■ Written instruction:
Rewrite the lines below, starting with the line containing "In this image, would" and going on through the line containing "Of that group", replacing "green grassland" with "open meadow" and keeping everything else the same. Leave the pictures out of your answer.

■ Data entries:
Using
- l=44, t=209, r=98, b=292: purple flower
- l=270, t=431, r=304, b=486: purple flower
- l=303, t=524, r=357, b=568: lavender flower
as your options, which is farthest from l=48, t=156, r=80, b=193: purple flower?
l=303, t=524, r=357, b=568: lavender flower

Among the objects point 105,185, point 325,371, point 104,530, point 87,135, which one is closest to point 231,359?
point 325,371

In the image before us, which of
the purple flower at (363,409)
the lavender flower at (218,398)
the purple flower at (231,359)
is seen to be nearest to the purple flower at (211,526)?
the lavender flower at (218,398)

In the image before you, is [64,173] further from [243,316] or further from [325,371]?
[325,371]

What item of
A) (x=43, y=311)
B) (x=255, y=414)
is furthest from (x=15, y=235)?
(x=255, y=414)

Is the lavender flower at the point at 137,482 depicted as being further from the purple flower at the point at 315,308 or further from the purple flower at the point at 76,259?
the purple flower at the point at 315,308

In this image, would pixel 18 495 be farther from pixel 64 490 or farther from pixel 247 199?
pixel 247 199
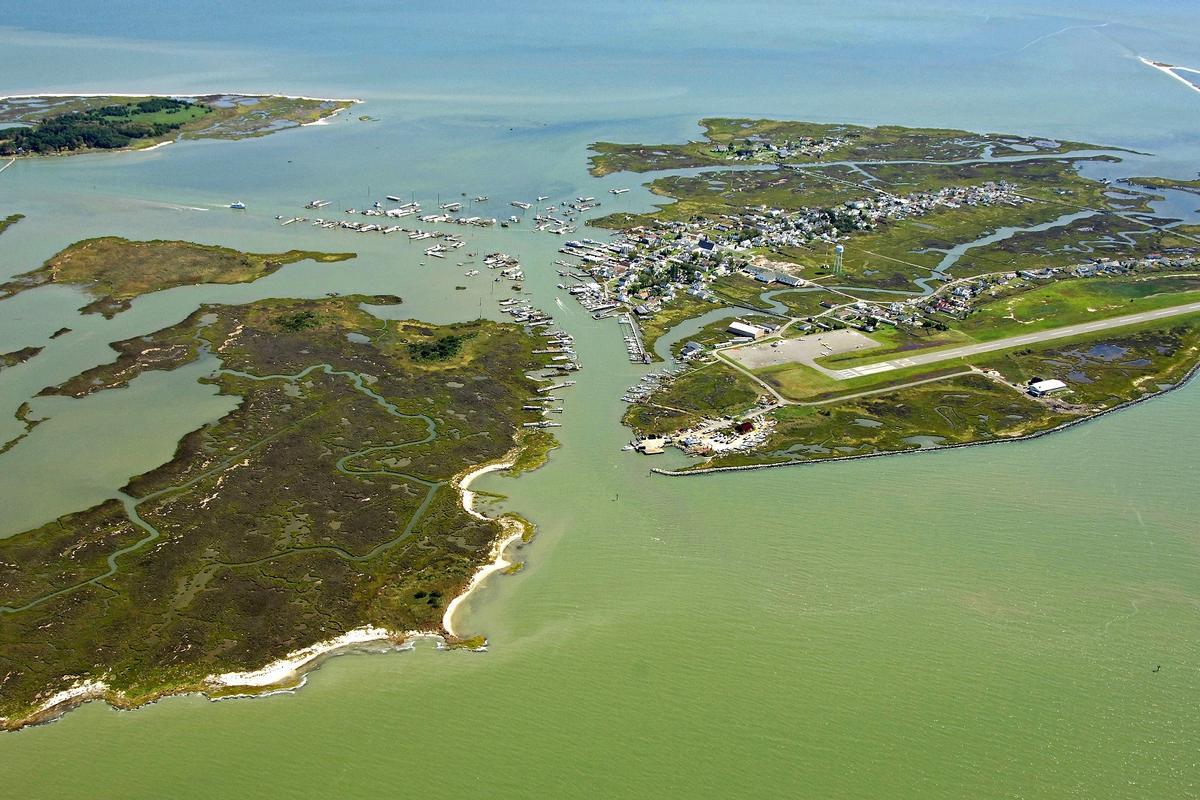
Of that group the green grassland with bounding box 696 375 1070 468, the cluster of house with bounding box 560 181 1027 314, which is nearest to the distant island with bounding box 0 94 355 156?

---

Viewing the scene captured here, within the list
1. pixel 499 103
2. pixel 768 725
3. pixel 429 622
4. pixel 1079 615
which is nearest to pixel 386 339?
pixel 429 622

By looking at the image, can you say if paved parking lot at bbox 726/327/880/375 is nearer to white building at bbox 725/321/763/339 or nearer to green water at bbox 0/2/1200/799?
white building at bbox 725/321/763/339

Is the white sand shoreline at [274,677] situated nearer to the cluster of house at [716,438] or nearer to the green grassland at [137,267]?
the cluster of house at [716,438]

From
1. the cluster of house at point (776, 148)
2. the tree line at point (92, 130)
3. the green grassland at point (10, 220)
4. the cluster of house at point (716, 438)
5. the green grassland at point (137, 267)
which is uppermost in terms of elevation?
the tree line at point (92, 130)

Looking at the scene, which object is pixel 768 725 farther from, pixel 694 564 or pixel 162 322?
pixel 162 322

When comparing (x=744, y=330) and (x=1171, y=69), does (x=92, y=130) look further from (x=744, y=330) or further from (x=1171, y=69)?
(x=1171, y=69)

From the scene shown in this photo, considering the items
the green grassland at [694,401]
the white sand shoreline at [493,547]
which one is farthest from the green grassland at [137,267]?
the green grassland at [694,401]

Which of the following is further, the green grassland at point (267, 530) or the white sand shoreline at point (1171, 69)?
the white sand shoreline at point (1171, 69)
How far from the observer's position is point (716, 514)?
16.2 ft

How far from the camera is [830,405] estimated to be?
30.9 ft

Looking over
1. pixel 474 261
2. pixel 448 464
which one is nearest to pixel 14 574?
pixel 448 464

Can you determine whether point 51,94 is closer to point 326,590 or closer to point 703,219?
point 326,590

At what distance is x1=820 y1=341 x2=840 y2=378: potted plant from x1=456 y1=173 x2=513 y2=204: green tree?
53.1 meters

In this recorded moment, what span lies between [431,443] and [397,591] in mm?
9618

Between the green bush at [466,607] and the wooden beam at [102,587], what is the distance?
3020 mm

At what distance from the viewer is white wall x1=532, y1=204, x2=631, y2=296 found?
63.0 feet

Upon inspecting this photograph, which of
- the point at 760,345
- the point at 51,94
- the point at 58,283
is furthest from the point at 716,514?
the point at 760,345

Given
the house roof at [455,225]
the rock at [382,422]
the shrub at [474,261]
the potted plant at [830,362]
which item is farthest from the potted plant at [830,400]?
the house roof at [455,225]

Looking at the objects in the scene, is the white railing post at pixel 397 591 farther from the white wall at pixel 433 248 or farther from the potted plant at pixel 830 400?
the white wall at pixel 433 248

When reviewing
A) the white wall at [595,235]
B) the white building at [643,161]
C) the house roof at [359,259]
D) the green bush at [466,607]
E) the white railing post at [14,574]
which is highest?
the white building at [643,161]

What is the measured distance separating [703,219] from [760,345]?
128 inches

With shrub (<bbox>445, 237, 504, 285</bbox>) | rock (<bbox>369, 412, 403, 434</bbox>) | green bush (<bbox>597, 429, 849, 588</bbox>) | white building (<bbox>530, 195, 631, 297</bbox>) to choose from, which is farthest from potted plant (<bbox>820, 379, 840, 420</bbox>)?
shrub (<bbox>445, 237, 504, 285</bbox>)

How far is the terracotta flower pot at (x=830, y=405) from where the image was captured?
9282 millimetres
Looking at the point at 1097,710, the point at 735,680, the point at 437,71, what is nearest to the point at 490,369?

■ Written answer:
In this image, would pixel 18 495 be farther from pixel 64 490 or farther from pixel 247 199?
pixel 247 199
Of that group the open meadow with bounding box 696 375 1070 468, the cluster of house with bounding box 560 181 1027 314, which is nearest to the distant island with bounding box 0 94 355 156?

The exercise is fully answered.